Edit: Windows seems to actually send RST only when the client received data after queueing send RST. It doesn't reset the connection if the server FINs.
const net = require('net');
const server = net.createServer({ allowHalfOpen: true }, socket => {
setTimeout(() => socket.write('passes'), 100);
setTimeout(() => socket.write('fails'), 200);
});
server.listen(() => {
const socket = net.connect(server.address().port, '127.0.0.1');
socket.pipe(process.stdout);
socket.once('connect', () => {
socket.end(() => socket.resetAndDestroy());
});
socket.once('close', () => server.close());
});
If I'm reading libuv right, it seems like a macOS preference? ~~Edit: and possibly Windows?~~ edited comment above
So far Jenkins also says that
node:events:485
throw er; // Unhandled 'error' event
^
Error [ERR_HTTP2_STREAM_ERROR]: Stream closed with error code NGHTTP2_CANCEL
at Http2Stream.onStreamClose (node:internal/http2/core:554:15)
Emitted 'error' event on ServerHttp2Stream instance at:
at emitErrorNT (node:internal/streams/destroy:170:8)
at emitErrorCloseNT (node:internal/streams/destroy:129:3)
at process.processTicksAndRejections (node:internal/process/task_queues:90:21) {
code: 'ERR_HTTP2_STREAM_ERROR'
}
Node.js v23.0.0-pre
http2-pipe fails only on latest Fedora (but last-latest passes!) and RHEL 8 (but RHEL 9 passes!)
http2-respond-with-file-connection-abort fails on smartos and
linux-containered -> ubuntu2204_sharedlibs_shared_x64
The above fails on aix too, additionally http2-session-unref fails with a timeout.
http2-server-close-callback also fails on Windows with the same ECONNRESET error in this PR. But only with vs2022, vs2019 passes.
I have an idea how to solve the macOS problem preferring RST in the recv queue. We can just ignore ECONNRESET in socketOnError and let socketOnClose handle it. It does not matter if the endpoint sent TCP FIN prematurely or TCP RST.
Okay, now it should work. However I still don't know why test-http2-session-unref timeouted on aix or test-http2-pipe failed on fedora-latest.
Another question remains: what error to use in the HTTP/2 layer when we get premature close?

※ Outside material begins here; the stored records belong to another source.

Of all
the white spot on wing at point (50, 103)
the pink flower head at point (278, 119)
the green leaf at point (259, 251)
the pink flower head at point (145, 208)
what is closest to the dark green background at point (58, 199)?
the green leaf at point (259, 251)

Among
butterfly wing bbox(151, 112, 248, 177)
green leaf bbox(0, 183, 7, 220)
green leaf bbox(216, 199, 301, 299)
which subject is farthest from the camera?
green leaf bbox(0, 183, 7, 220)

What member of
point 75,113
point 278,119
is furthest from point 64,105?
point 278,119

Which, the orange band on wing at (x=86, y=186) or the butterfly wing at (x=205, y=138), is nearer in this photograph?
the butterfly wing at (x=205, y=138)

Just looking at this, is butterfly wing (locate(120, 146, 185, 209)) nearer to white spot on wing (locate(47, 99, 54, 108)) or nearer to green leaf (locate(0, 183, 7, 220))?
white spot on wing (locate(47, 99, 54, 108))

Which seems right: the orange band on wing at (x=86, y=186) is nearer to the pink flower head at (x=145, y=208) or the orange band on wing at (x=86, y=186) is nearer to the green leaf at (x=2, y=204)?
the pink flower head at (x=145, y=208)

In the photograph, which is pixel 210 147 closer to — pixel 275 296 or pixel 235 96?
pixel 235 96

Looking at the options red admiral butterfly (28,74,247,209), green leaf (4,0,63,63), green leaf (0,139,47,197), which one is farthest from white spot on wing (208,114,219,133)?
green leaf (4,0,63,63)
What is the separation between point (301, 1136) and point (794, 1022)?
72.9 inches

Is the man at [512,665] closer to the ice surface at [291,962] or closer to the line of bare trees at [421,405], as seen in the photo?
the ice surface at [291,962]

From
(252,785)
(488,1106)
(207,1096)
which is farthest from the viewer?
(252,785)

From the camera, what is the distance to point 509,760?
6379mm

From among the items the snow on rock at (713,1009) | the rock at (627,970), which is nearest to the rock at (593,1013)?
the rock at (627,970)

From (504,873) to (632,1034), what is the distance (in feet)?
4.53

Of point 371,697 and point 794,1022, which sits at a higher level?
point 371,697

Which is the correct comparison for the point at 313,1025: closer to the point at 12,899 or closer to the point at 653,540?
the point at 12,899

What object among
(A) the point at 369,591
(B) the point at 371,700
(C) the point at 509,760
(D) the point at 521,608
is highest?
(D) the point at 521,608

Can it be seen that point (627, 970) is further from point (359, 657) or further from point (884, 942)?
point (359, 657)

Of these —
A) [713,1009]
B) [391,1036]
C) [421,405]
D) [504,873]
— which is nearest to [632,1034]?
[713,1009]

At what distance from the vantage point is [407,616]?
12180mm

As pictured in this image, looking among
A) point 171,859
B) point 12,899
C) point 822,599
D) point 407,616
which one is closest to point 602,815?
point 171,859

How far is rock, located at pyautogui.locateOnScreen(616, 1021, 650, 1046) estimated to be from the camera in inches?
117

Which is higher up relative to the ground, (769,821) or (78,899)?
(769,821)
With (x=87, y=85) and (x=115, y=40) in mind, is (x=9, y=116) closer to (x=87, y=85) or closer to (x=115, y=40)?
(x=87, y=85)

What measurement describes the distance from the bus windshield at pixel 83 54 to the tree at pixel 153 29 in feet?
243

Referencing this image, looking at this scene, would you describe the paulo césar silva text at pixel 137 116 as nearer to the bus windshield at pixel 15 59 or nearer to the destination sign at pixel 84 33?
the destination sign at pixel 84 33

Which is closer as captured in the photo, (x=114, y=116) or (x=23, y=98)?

There's CONNECT_ERROR for CONNECT methods but there's no equivalent for non-CONNECT methods :( Currently the default is NGHTTP2_INTERNAL_ERROR. HTTP/3 has H3_CLOSED_CRITICAL_STREAM but there's no equivalent for HTTP/2
I managed to install latest SmartOS and overcome this and in deps/v8/src/base/platform/platform-tools.cc rename sys/m1man.h to sys/mman.h otherwise it wouldn't compile.
However running make -j 12 I still encounter the GCC compiler bug where it leaks memory and crashes (on some other distros it segfaults). I managed to install clang 18 as I don't have that problem there, but clang refuses to compile with gnu++20 on SmartOS and I have no idea how to install LLVM's libc. I give up manually testing on SmartOS.
aix requires an IBM account and solaris requires an Oracle account and I don't have those. Those aren't freely available so I won't manually test those.
I tested manually on RHEL 8 (Rocky Linux flavor) and it passed, macOS passes as well, I'll test on Fedora latest. If it passes on Fedora latest, I'm fixing that single lint error, the first commit name and it's good to go. If there any other CI errors that I'm not able to reproduce, somebody else would need to take over.